When I was a kid in central NY, my family had a hive and I always thought that one day I would have my own hive. So last spring I bought a nuke and got underway.

There are a few changes from 40 years ago, but the forum seems to be a great source for advice.

-- Jim


----------



## Rxmaker (Jul 6, 2011)

Welcome to the best information and people on the web.


----------



## GaryG74 (Apr 9, 2014)

Welcome to BeeSource and good luck with your bees!


----------



## beeware10 (Jul 25, 2010)

welcome--we are still in upstate ny. too old to move now. If it was not for the government it would be a good place to live. good luck with your bees.


----------



## Kamon A. Reynolds (Apr 15, 2012)

Welcome to Beesource!


----------



## GZB (Jan 29, 2013)

Welcome. I noticed a good bunch of honey bees on my friend's herbs in town there last month, so you are not alone.
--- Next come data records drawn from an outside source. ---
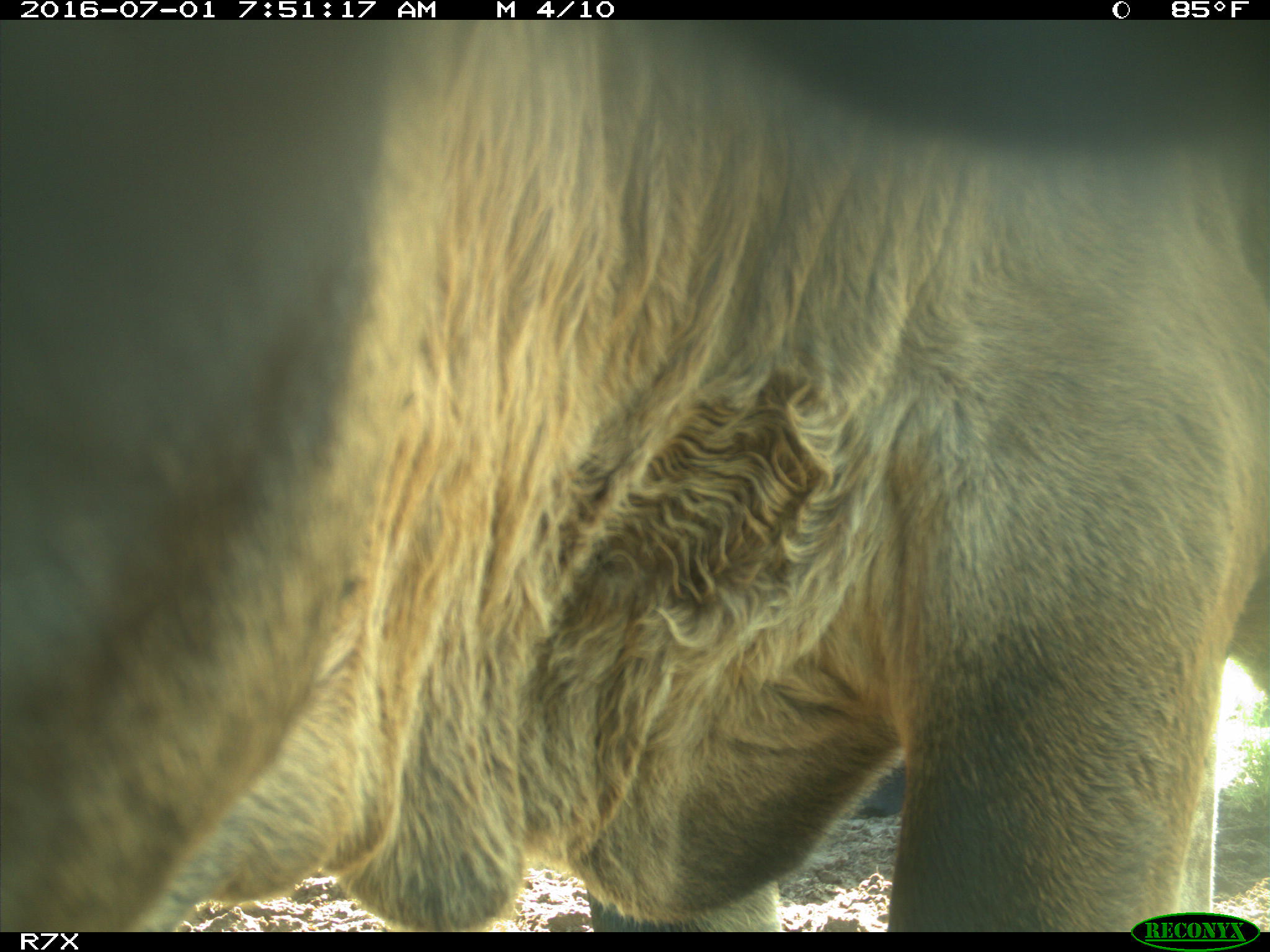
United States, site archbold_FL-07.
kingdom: Animalia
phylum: Chordata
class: Mammalia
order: Artiodactyla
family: Bovidae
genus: Bos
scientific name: Bos taurus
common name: domestic cow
Bos taurus (domestic cow).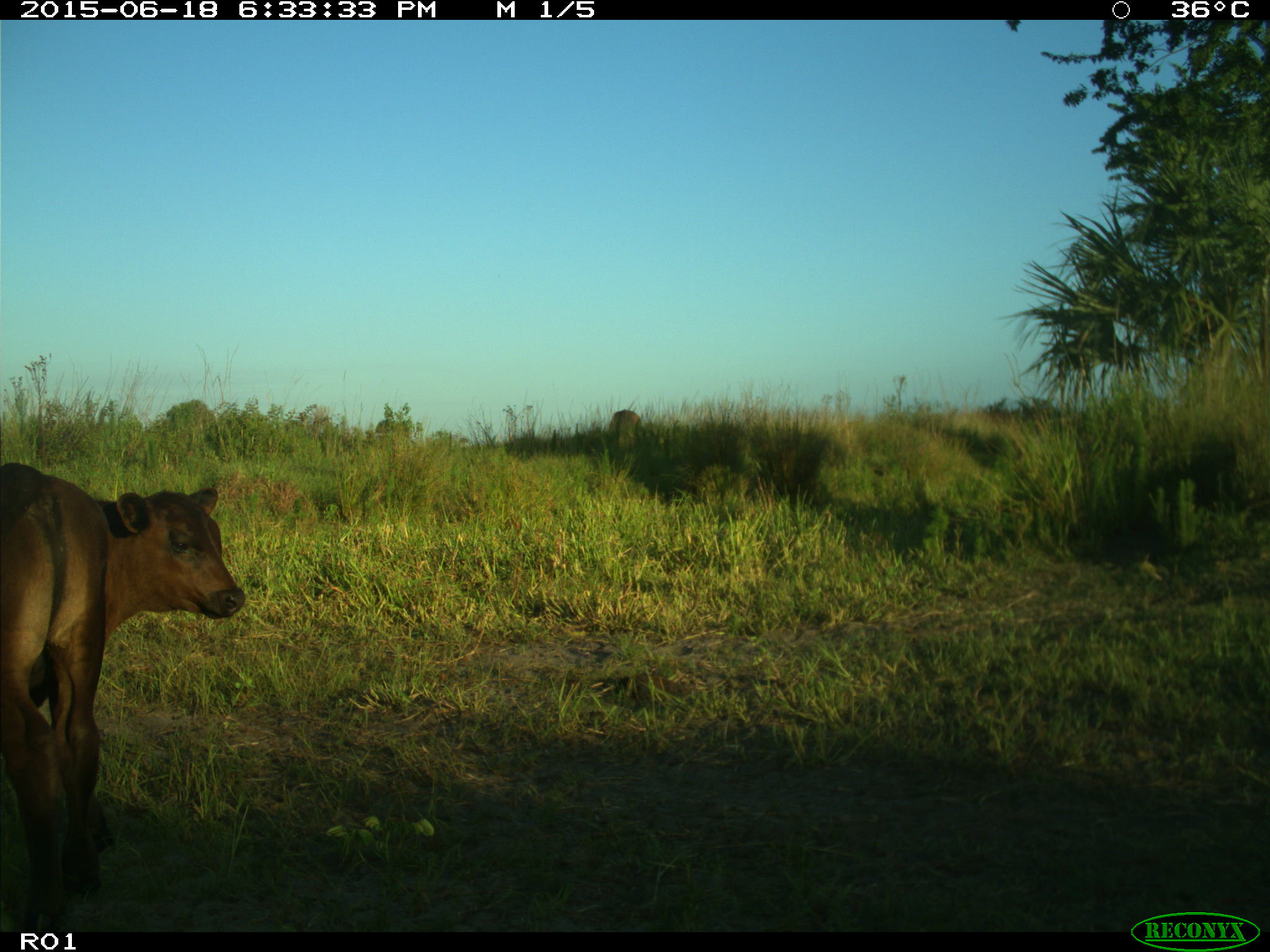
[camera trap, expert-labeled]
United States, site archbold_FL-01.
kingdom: Animalia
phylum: Chordata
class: Mammalia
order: Artiodactyla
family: Bovidae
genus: Bos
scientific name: Bos taurus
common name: domestic cow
Hope you're far enough from the forest that the bears leave you alone.


----------



## AmericasBeekeeper (Jan 24, 2010)

Welcome Jim!


----------



## hogueybear (Oct 23, 2015)

GZB said:


> Welcome. I noticed a good bunch of honey bees on my friend's herbs in town there last month, so you are not alone. Hope you're far enough from the forest that the bears leave you alone.


Turns out the bears follow the streams out of the mountains, our stream is spring fed in the valley, so no bears .


----------